Mungkin masih ada yang ingat lagu yang mengatakan “Nenek moyangku seorang pelaut”, sebagai seorang pelaut yang mengarungi lautan hingga ke berbagai belahan dunia tentu memahami betul ilmu perbintangan dan pelayaran serta teknologi perkapalan. Apalagi letak geografis Indonesia yang terletak pada garis ekuator yang diapit oleh dua samudra yang merupakan jalur perdagangan dunia, selain itu tanahnya yang paling subur di dunia. Tak salah kitanya, atau berlebihan, apabila Indonesia dulu sebagai pusat peradaban (pertemuan) dunia.

Indonesia atau nusantara kerap sekali dikait- kaitkan dengan benua atlantasi yang hilang menurut pandangan Plato. Benua Atlantis yaitu memiliki pengertian sama dengan “The Promised Land (Tanah yang dijanjikan)”. Yang sampai saat ini masih menjadi misteri, akan tetapi fakta – fakta historis-arkeologis sedikit demi sedikit mulai ditemukan dan mengarah ke Indonesia (walaupun kebanyakan literaturnya berada di barat), sampai sekarang masih dicari fakta – fakta tanah leluhur itu. Semua ini membuktikan betapa penasarannya bangsa – bangsa di luar kita terhadap silsilah bangsa kita (dari mulai masyarakat sampai isi kandungan buminya), bahkan lebih mahfum dari kita sendiri sebagai orang didalamnya.
Israel dan Amerika serikat memiliki website resmi berbahasa Indonesia, bahkan peta Indonesia. Mereka mengupdate data - data seputar bangsa ini setiap pekannya. Lalu ada kepentingan apa ketika Israel membangun pangkalan militer satu - satunya diluar Israel yaitu di Singapura yang moncong meriamnya mengarah Indonesia? Lalu, untuk apa AS membangun pula pangkalan militernya di Australia, yang moncong meriamnya semua mengarah ke Indonesia? Lalu benarkah Cina hanya memiliki kepentingan dagang di Indonesia?
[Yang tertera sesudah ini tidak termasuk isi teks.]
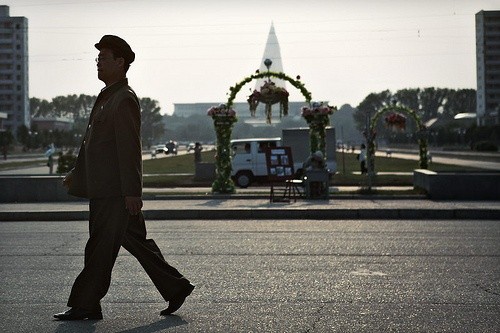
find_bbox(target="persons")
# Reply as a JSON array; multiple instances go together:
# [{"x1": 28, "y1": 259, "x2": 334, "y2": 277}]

Ke tiga negara yang memiliki hak veto ini ada kepentingan apa dibalik itu semua? yaitu bersama - sama dan berkonspirasi untuk mengobrak - abrik, memecah belah, mengadu domba Indonesia, sebagai "TANAH LELUHUR" yang diramalkan sebagai bangsa yang akan menaklukan negara - negara super power/ adidaya tersebut.
Maka-mereka di luar bangsa kita tak akan rela membiarkan kita menjadi bengsa yang super power, yang pernah terjadi pada peradaban silam. Indonesia sebuah negeri yang peradabannya lebih tua dari Britaniya Raya, menurut majalah Time, kini tak lain seperti sekumpulan bandit yang saling penggal kepala, baku hantam cari kuasa, koruptor yang membabi buta. Segala keindahan, keramahan, budaya halus, kini seolah mitos belaka. Indonesia kini, sebuah bangsa yang tak dapat dipercaya, atau mahluk cacat yang mudah diperbudak karena kebodohannya.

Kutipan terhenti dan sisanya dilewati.